Jon Johnson Photo/Gila Herald: A fire started by a candle destroyed a couple’s home just northeast of Safford.
Victims vow to rebuild
By Jon Johnson
GRAHAM COUNTY – Gene Lane and Joyce Riley have been making a home for themselves on a lot Lane purchased off the northern leg of Hollywood Road just west of the eastern bend toward Montierth. The engaged couple began cleaning up the lot, started a garden, a compost area, and were working on getting water to the property when they lost their home and most worldly possessions in just a matter of minutes early Wednesday morning.
A fire, started by a burning three-wick candle, swept through the couple’s two joined trailers, with Riley barely able to make it out with Lane’s assistance.
“It was nice,” Riley said. “Everything was starting to look really good and come together.”
Riley had lit the candle before falling asleep only to wake up with flames engulfed all around her.
“I panicked,” she said. “I couldn’t get out that door.”
With the help of Lane, Riley did make it through the door with only an injury to her right fingers to show for her harrowing experience. Her pet puppy Chihuahua wasn’t as fortunate, however, and perished in the blaze.
After getting Riley safely outside, Lane got another dog out of harm’s way just before his newly filled propane tank exploded, spreading the fire to consume more of his property and melting the rear of a nearby car.
First responders were dispatched to the scene at about 1:22 a.m. and managed to stop the fire from spreading from the two trailers and property to nearby automobiles.
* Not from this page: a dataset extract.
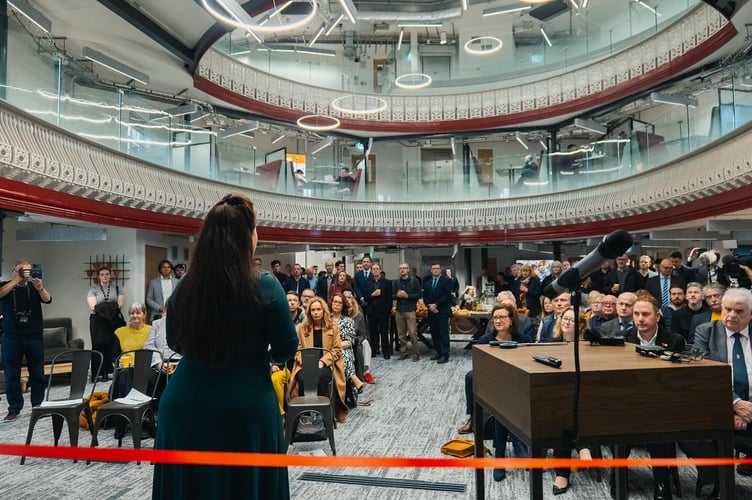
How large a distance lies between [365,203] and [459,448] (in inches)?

However, the residences were a total loss.
Lane believed his longtime service animal Chihuahua “Penny” had also died in the fire, but, miraculously, the following day his companion emerged from the burnt debris underneath his trailer and was taken to Desert Cross Veterinary Hospital. Also found in the debris was a depiction of Jesus Christ on the Cross that appeared unburnt but had a piece of glass melted to it.
“It’s such a miracle she made it,” Riley said. “They are our family, our kids. It was scary. It put a brand new perspective on life for me.”
Lane said Penny suffered a few burns and was dehydrated with a fever, but he said she was in good hands and should recover.
With their home gone and most of their worldly possessions, Lane and Riley are in need of basic necessities such as food and clothing as they begin to clear up the property and start anew. Donations may be dropped off at their property off the northern section of Hollywood Road, where the Tamarack fence is located. They also attend The River Church, but the Gila Herald is not yet aware of any possibility of donations being able to be processed through the facility.
“We’ll start over,” Riley said. “We’ll do it. We’ll get this cleaned up. I’m thankful I’m alive, and I’m thankful for Penny.”